======== Excerpt provided ========

Recommended for publication in the official reports.

STATE OF WISCONSIN

IN THE COURT OF APPEALS, DISTRICT IV

PAULINA S. EASTERLING, PLAINTIFF-APPELLANT,

V.

LABOR AND INDUSTRY REVIEW COMMISSION, DEFENDANT-RESPONDENT,

BADGER BUS LINES, INC.,DEFENDANT.

Appeal No. 2016AP190

Cir. Ct. No. 2014CV3228

February 2, 2017

APPEAL from an order of the circuit court for Dane County: JAMES R. TROUPIS, Judge. Reversed and cause remanded for further proceedings.

Before Kloppenburg, P.J., Sherman and Blanchard, JJ.

¶1 SHERMAN, J. Paulina S. Easterling appeals a circuit court order that affirmed the decision of the Labor and Industry Review Commission (LIRC) denying Easterling’s claim for unemployment benefits on the basis of substantial fault. As pertinent to our resolution of this appeal, LIRC based its decision on a finding that the conduct of Easterling that resulted in her termination was intentional, and not an “inadvertent error[],” as that phrase is used in WIS. STAT. § 108.04(5g) (2015-16).[1] For the reasons discussed below, we reverse the order of the circuit court and remand for further proceedings.

========

Task statement:
According to the appellate opinion above, what does the court of appeals do with the circuit court's order?

======== Rows ========

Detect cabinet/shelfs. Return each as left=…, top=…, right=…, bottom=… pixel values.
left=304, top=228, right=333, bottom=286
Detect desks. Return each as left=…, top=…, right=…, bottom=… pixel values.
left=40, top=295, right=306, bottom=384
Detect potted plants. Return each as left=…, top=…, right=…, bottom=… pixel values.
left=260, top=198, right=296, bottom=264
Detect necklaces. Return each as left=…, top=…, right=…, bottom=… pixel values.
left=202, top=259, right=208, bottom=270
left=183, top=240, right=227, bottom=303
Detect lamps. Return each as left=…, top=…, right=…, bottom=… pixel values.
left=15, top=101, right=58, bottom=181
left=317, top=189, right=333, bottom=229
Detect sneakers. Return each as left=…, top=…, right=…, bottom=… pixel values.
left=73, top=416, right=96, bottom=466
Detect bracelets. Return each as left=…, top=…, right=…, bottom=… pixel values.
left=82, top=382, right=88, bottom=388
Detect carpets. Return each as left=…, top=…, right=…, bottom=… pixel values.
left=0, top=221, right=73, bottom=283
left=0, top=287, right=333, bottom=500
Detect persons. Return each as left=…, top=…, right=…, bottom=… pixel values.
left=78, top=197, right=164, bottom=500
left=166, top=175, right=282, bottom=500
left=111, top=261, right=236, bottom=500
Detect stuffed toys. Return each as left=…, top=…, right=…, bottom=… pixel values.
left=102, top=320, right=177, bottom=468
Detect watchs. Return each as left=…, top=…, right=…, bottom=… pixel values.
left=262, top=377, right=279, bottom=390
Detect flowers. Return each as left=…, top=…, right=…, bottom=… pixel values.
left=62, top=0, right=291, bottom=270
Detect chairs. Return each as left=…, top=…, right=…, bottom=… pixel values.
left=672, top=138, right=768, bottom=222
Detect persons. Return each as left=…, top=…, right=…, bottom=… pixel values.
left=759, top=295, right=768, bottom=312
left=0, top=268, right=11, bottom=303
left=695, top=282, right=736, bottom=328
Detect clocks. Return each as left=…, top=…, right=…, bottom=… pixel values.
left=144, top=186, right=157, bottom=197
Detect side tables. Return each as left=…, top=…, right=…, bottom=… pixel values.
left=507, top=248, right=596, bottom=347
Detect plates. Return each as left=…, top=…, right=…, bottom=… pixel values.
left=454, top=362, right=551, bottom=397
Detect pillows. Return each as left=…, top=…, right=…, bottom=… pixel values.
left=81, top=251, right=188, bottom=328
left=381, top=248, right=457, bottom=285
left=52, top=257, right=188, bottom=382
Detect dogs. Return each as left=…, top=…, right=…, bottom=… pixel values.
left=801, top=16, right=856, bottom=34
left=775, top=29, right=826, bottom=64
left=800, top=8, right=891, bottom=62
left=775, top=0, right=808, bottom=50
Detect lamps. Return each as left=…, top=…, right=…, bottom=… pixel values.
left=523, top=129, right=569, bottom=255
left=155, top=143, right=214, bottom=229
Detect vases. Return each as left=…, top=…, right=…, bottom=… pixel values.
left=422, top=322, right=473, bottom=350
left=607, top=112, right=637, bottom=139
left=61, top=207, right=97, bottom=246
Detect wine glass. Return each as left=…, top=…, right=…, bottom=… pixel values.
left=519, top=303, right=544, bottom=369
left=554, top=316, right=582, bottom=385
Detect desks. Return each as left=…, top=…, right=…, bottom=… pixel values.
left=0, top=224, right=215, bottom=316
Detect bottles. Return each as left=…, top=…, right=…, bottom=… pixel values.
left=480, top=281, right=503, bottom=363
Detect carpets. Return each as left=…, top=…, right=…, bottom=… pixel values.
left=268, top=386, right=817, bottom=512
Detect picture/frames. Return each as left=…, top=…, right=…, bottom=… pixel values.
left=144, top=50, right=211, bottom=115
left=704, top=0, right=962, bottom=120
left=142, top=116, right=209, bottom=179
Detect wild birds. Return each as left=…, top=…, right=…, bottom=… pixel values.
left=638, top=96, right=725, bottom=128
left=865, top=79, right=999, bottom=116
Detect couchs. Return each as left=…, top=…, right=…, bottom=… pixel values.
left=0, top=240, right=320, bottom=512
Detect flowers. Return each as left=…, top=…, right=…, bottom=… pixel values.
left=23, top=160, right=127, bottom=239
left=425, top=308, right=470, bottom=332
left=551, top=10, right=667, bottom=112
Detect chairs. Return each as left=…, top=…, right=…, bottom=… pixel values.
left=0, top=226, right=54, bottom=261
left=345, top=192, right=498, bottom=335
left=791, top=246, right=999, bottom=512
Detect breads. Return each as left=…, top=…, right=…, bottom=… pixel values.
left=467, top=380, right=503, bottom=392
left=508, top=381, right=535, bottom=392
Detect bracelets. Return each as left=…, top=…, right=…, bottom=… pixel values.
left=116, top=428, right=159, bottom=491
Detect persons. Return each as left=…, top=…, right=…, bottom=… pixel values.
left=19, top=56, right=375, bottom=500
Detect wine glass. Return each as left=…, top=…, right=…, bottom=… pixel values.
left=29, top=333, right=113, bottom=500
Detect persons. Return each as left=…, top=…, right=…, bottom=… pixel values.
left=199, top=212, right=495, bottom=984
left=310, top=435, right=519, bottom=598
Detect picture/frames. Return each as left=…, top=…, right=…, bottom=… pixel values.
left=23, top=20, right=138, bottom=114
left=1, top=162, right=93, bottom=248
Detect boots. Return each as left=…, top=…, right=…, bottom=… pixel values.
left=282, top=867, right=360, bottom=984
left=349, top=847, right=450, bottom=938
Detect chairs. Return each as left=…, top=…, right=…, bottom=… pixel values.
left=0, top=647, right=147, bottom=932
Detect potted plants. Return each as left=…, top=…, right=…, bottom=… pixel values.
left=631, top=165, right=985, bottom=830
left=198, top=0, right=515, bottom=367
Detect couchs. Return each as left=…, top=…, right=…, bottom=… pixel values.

========

Answer to this problem:
It reverses the order and remands the cause for further proceedings.